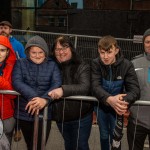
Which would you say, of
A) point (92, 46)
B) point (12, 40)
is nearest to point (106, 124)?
point (12, 40)

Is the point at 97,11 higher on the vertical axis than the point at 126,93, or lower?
higher

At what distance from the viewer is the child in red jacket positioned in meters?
3.61

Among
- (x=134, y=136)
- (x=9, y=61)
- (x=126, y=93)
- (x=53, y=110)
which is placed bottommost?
(x=134, y=136)

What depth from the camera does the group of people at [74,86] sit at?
3.48 metres

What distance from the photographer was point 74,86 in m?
3.53

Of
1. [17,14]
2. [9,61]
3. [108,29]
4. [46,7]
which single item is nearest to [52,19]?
[46,7]

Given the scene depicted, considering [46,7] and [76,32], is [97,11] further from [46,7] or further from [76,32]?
[46,7]

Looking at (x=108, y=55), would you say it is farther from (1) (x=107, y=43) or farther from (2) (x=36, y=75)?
(2) (x=36, y=75)

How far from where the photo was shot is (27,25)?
11.3m

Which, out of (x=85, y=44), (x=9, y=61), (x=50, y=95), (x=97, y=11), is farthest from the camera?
(x=97, y=11)

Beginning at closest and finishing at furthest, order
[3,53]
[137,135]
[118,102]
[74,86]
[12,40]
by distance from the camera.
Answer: [118,102] → [74,86] → [3,53] → [137,135] → [12,40]

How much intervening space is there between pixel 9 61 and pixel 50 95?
0.64m

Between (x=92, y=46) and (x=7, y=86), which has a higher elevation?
(x=92, y=46)

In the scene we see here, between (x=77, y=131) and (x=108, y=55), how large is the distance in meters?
0.97
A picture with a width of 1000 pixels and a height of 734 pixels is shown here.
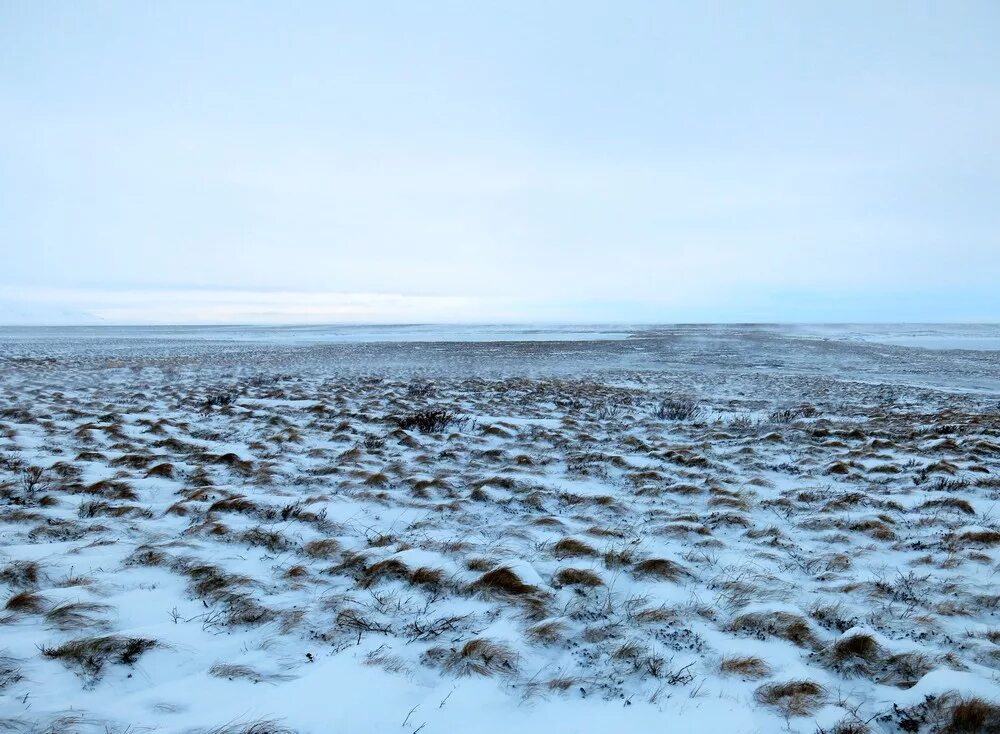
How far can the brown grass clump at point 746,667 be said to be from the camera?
3.38 metres

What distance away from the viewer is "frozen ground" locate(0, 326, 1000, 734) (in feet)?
10.1

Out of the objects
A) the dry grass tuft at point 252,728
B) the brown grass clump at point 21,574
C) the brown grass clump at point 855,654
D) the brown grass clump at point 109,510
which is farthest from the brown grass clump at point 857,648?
the brown grass clump at point 109,510

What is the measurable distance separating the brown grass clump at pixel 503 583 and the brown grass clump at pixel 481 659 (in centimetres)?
74

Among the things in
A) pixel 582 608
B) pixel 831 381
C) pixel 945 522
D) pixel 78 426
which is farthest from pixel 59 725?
pixel 831 381

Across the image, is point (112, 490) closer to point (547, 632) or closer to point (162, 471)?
point (162, 471)

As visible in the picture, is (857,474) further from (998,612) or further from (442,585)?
(442,585)

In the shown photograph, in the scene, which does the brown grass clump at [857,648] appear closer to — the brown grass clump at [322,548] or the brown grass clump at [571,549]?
the brown grass clump at [571,549]

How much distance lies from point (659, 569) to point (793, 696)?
5.55 ft

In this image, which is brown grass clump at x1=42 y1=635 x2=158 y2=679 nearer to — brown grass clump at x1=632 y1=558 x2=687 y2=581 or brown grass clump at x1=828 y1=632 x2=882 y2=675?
brown grass clump at x1=632 y1=558 x2=687 y2=581

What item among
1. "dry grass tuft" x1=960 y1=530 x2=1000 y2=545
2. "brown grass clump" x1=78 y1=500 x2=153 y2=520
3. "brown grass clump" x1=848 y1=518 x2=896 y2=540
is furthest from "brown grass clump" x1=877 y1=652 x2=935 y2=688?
=====
(Your instructions): Can you copy the lines exactly, starting with the line that contains "In this image, which" and going on through the end of the records?

(Correct response):
In this image, which is brown grass clump at x1=42 y1=635 x2=158 y2=679 nearer to — brown grass clump at x1=632 y1=558 x2=687 y2=581 or brown grass clump at x1=828 y1=632 x2=882 y2=675?
brown grass clump at x1=632 y1=558 x2=687 y2=581

What item among
1. "dry grass tuft" x1=960 y1=530 x2=1000 y2=545
2. "brown grass clump" x1=78 y1=500 x2=153 y2=520
3. "brown grass clump" x1=848 y1=518 x2=896 y2=540
is furthest from "brown grass clump" x1=877 y1=652 x2=935 y2=688?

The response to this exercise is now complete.